诸葛亮伐魏失败以后,刘禅的耳畔经常有了这样的议论,说眼下魏国比蜀国强盛,蜀国兴师动众讨伐魏国有如以卵击石,得不偿失,倘使蜀能自守边境,不去攻打魏国,这样双方相安无事,蜀国也就可以享有永久的太平啦。刘禅对诸葛亮伐魏计划也产生了动摇,他想,蜀汉既能偏安自保,享受太平,从此不用为劳民伤财的战争忧心忡忡,这何乐而不为呢?诸葛亮对朝野中一些人的偏安思想早有觉察,对刘禅遇事无主见、易为人言所左右尤其感到焦虑,但这也更坚定了他要在有生之年北伐曹魏,完成一统天下大业的决心。

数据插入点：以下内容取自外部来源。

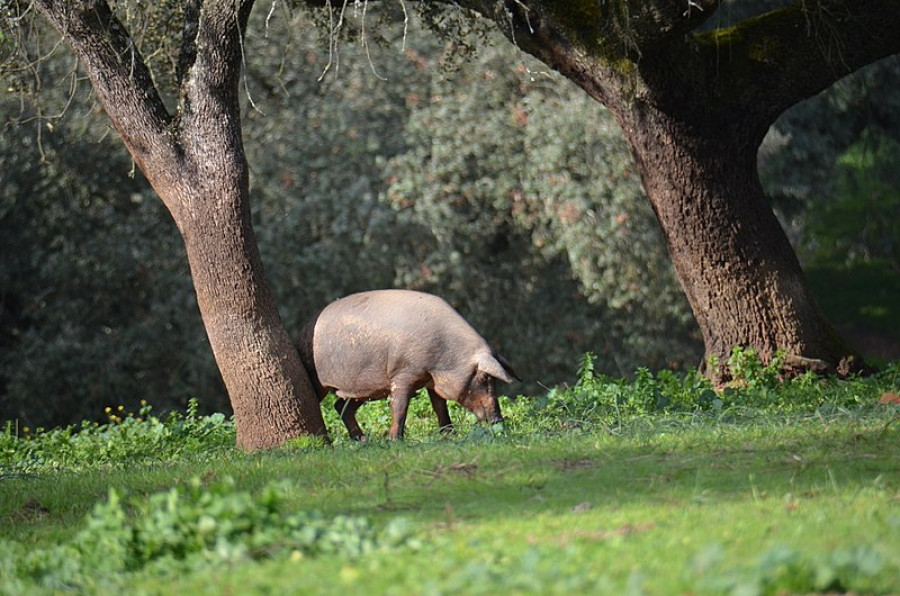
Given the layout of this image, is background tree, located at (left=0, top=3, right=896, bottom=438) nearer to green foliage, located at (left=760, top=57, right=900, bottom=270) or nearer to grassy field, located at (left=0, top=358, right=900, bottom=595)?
green foliage, located at (left=760, top=57, right=900, bottom=270)

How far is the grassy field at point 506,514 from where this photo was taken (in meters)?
4.85

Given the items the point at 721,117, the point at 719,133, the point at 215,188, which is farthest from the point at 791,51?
the point at 215,188

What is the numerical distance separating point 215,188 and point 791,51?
240 inches

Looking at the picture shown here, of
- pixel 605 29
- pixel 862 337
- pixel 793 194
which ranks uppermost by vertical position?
pixel 605 29

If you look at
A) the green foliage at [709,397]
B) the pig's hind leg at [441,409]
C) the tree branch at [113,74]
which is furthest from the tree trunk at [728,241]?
the tree branch at [113,74]

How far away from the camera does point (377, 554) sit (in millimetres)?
5324

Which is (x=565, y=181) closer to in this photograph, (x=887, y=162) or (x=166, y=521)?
(x=887, y=162)

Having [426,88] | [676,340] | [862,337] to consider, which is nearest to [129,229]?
[426,88]

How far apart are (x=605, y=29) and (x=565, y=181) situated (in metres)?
5.70

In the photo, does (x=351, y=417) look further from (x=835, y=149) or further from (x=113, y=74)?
(x=835, y=149)

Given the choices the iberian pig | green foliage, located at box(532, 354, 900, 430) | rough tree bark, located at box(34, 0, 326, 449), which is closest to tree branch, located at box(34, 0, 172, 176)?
rough tree bark, located at box(34, 0, 326, 449)

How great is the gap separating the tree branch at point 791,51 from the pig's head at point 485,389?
13.7ft

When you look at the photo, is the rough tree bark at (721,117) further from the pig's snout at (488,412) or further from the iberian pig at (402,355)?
the pig's snout at (488,412)

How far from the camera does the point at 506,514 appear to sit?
252 inches
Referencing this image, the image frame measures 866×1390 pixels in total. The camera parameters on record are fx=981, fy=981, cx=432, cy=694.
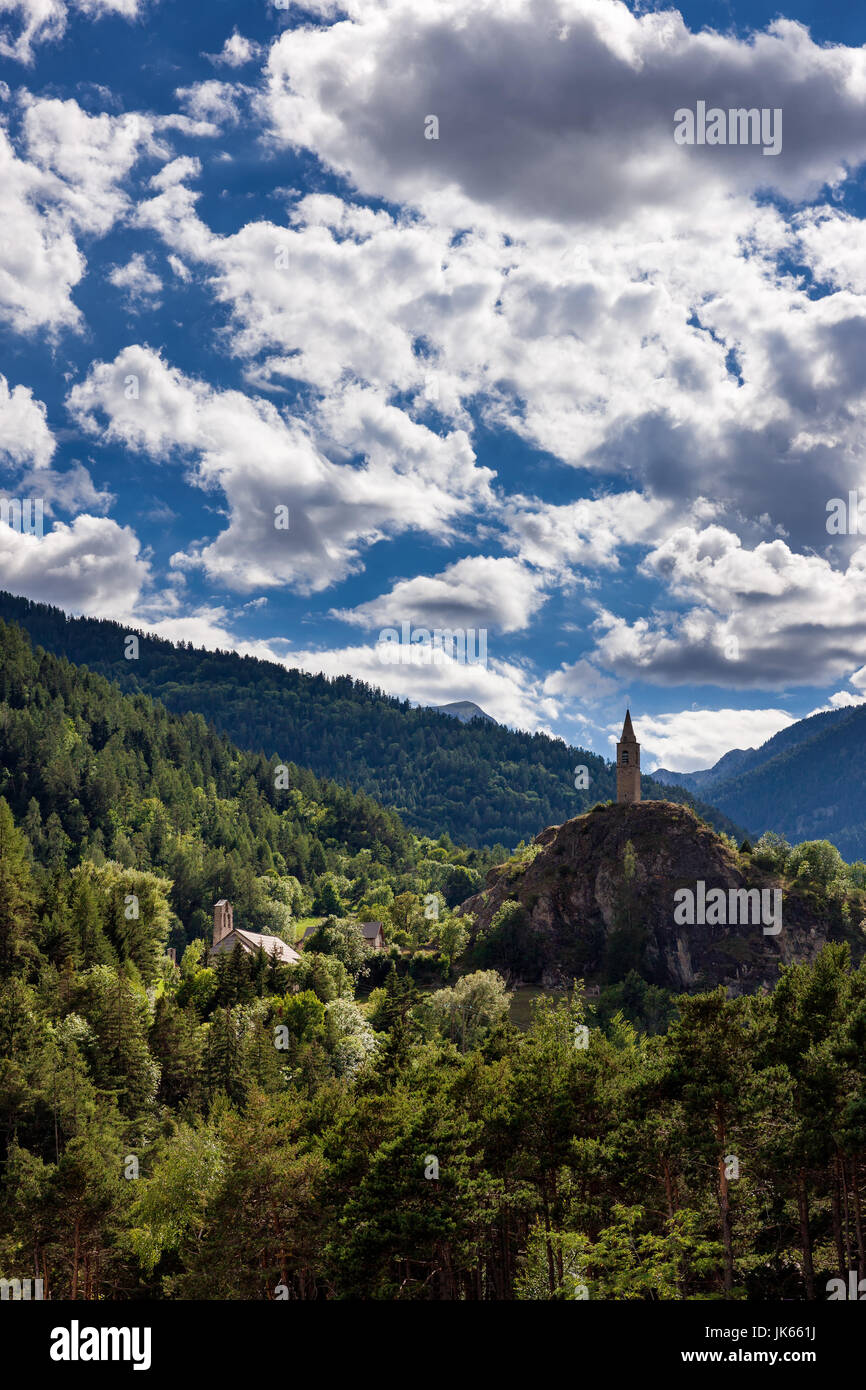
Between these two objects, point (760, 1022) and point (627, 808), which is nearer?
point (760, 1022)

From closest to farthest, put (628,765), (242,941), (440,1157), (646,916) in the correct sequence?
(440,1157) → (242,941) → (646,916) → (628,765)

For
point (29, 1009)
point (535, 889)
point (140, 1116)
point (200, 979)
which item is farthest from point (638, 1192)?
point (535, 889)

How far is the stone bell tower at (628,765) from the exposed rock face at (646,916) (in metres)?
5.12

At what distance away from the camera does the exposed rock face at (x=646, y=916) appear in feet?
387

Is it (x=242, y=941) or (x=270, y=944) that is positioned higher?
(x=242, y=941)

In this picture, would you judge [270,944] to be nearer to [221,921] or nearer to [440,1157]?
[221,921]

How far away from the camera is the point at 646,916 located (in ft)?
403

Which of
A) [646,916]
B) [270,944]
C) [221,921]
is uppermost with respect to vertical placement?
[646,916]

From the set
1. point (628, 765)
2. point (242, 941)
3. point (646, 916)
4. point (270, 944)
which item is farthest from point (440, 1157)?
point (628, 765)

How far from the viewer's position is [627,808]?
13388 centimetres

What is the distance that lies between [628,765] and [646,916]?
963 inches
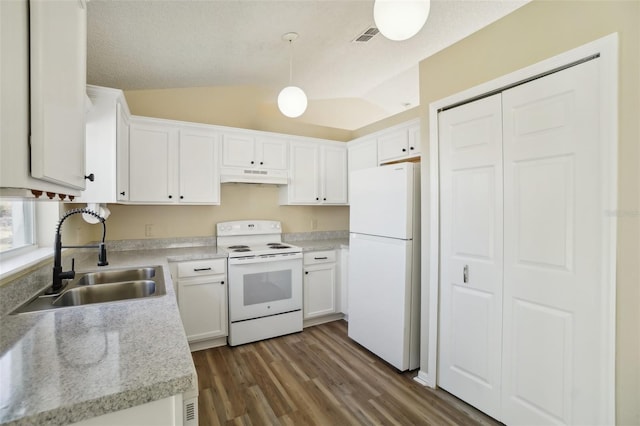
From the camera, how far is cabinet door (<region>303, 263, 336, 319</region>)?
10.8ft

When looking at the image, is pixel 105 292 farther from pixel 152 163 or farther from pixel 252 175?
pixel 252 175

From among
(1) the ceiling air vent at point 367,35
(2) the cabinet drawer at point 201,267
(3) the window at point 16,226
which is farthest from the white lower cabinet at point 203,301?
(1) the ceiling air vent at point 367,35

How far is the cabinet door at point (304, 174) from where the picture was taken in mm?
3605

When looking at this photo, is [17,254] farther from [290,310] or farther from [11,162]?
[290,310]

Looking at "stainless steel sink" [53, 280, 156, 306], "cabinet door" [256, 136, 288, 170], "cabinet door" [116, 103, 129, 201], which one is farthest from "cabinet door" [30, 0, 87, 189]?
"cabinet door" [256, 136, 288, 170]

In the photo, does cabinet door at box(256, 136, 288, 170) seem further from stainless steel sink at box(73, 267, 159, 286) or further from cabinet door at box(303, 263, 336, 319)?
stainless steel sink at box(73, 267, 159, 286)

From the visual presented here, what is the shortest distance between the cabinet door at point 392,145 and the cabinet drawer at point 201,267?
201 centimetres

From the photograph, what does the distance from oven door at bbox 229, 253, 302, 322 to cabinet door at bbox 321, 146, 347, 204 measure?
1011 millimetres

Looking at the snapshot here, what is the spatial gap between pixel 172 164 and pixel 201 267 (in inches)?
41.7

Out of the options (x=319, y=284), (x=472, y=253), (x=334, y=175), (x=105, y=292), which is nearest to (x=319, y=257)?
(x=319, y=284)

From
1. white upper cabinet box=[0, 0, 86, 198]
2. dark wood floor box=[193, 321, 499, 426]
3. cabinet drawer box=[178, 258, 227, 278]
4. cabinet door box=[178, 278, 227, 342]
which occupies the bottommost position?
dark wood floor box=[193, 321, 499, 426]

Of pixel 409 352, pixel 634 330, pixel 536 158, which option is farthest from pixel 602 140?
pixel 409 352

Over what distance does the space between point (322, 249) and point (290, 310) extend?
74 centimetres

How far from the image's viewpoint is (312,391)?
2.22 meters
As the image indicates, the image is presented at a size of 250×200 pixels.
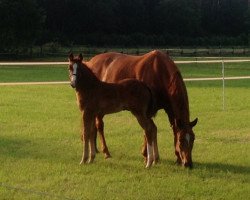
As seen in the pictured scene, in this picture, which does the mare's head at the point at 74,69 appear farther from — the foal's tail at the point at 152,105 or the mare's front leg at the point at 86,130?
the foal's tail at the point at 152,105

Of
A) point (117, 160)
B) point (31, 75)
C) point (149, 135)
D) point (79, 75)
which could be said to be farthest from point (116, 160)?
point (31, 75)

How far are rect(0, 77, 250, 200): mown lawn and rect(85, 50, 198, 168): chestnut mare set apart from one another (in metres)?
0.43

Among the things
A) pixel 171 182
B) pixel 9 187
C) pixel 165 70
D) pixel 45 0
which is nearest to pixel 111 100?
pixel 165 70

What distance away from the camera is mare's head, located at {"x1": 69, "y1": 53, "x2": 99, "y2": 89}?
8.84m

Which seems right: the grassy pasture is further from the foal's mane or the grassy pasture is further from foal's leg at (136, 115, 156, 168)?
the foal's mane

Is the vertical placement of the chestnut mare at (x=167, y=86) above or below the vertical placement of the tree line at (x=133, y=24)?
above

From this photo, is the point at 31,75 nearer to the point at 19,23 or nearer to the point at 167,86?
the point at 167,86

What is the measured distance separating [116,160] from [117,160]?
0.06 ft

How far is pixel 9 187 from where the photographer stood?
748 cm

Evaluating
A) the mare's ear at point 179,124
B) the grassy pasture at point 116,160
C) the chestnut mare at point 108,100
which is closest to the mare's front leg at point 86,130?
the chestnut mare at point 108,100

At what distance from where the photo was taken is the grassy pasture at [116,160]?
7504 mm

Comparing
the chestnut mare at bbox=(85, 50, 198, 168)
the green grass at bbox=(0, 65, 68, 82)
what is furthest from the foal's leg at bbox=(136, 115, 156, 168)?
the green grass at bbox=(0, 65, 68, 82)

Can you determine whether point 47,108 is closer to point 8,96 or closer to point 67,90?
point 8,96

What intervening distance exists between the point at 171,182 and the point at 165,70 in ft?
7.50
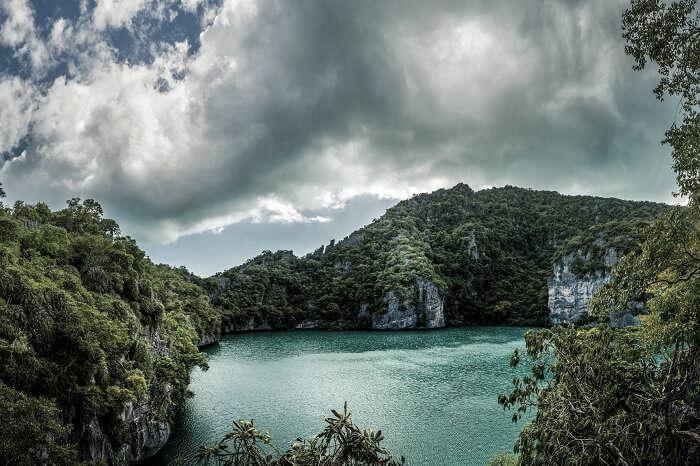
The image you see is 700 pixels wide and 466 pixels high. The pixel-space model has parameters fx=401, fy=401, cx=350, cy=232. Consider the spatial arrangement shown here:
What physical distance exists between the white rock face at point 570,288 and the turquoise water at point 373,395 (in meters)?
31.2

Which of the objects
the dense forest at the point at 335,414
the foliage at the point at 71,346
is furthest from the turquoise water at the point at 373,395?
the foliage at the point at 71,346

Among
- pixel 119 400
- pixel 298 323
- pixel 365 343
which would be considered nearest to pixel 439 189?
pixel 298 323

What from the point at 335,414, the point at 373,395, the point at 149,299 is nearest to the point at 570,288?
the point at 373,395

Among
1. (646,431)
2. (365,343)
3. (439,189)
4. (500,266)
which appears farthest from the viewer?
A: (439,189)

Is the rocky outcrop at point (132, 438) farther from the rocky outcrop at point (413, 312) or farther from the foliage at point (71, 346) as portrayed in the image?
the rocky outcrop at point (413, 312)

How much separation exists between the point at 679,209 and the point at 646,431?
3.65m

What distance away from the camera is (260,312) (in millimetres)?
84125

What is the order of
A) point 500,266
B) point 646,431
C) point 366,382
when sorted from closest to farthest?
point 646,431
point 366,382
point 500,266

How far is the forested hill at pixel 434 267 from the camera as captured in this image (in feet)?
276

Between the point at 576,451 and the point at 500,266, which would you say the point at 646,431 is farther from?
the point at 500,266

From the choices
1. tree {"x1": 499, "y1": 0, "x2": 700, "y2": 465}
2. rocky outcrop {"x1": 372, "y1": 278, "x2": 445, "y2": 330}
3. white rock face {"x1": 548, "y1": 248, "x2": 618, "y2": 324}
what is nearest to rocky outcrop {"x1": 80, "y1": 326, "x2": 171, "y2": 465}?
tree {"x1": 499, "y1": 0, "x2": 700, "y2": 465}

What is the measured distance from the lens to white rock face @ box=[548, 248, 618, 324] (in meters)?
76.4

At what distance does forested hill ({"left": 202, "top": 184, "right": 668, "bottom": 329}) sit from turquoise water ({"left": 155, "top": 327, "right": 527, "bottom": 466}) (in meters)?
27.5

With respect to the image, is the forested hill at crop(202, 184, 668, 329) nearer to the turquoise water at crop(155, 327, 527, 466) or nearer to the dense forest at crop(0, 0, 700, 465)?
the turquoise water at crop(155, 327, 527, 466)
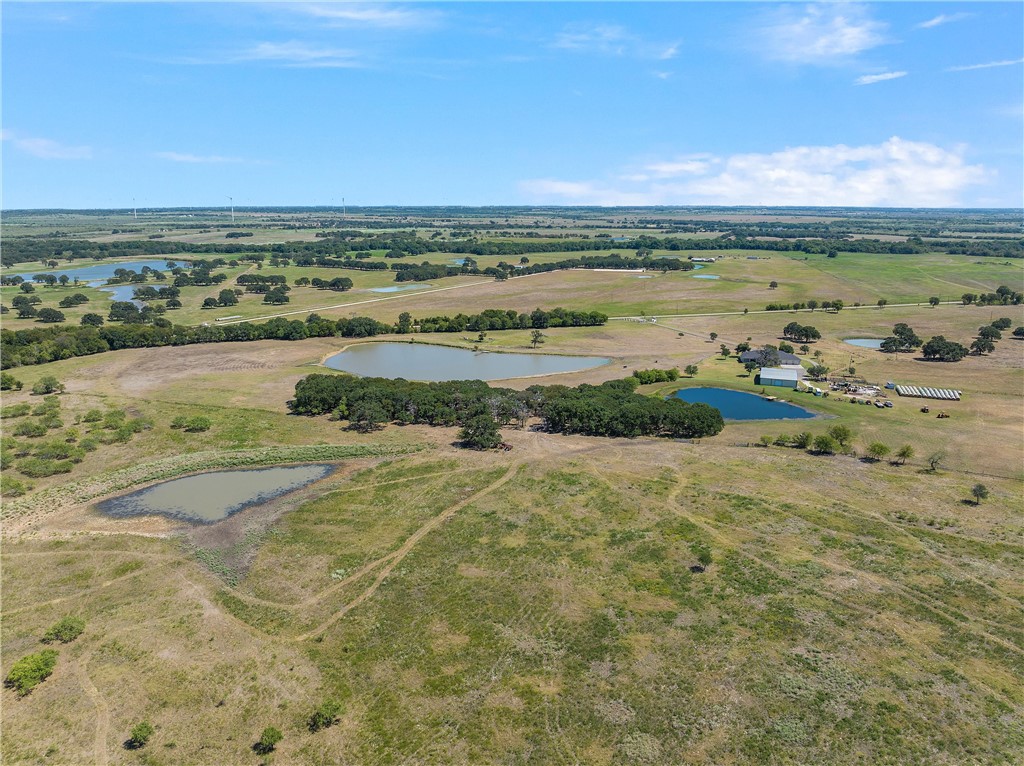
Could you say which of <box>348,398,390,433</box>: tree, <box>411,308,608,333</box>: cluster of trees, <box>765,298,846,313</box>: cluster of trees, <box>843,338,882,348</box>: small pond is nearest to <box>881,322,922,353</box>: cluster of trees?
<box>843,338,882,348</box>: small pond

这一年,刘禅又接到诸葛亮的奏章,当中细叙汉贼不能两立的理由,告诫说,企图用益州这样的小地方去与占据广大中原的敌国长期相持是不切实际的梦想,只有主动出击,方能死中求活,有所成就。诸葛亮最后对刘禅建议道,现在东吴孙权大败魏将曹休于石亭(今安徽潜山东北),魏国派出大量部队东下救援,关中虚空,正是蜀起兵伐魏的好时机。刘禅曾为反对北伐的意见打动,但看过丞相的表章以后,又觉相父分析得精到有理,便准奏,让诸葛亮再次起兵进攻魏国。诸葛亮出奇兵很快占领了魏属的武都(今甘肃成县北)和阴平(今甘肃县西北)两郡。捷报传到宫中,刘禅高兴之余即下诏恢复了诸葛亮丞相官职。
这个时候,东吴孙权见魏蜀两国连年战争,无力他顾,便在建业(今江苏南京市)正式称帝,国号仍为吴。孙权派使臣到蜀汉拜见刘禅,要求从此以后,蜀吴双方以平等的皇帝的名义相互交往。
刘禅对孙权称帝感到气愤,朝廷中许多大臣也都对孙权称帝深为恼怒,认为此举是同曹丕一样的“僭越”行为,只有立即与东吴断绝盟好,才能保护蜀汉自尊的正统地位,当刘禅召集群臣商议如何对策时,与东吴断交的呼声几乎就成了最后的定论。唯独诸葛亮与众不同,力排众议,他对刘禅说道:“孙权早有称帝的野心,我们没有过于计较这件事,是想求得他的支援,以牵制曹魏。现在,如果我们公开同他断绝盟好,必然会引起他们对我们的仇视。等到我们双方兵戎相见,长期相持,势必使曹贼得利。因此,陛下应放远目光,不因小而失大,继续联吴抗曹才是上策。我建议陛下立刻派使臣回访东吴,以表示蜀汉对孙权的祝贺。”刘禅听了诸葛亮一番话,也只好说:“就按丞相说的办吧。”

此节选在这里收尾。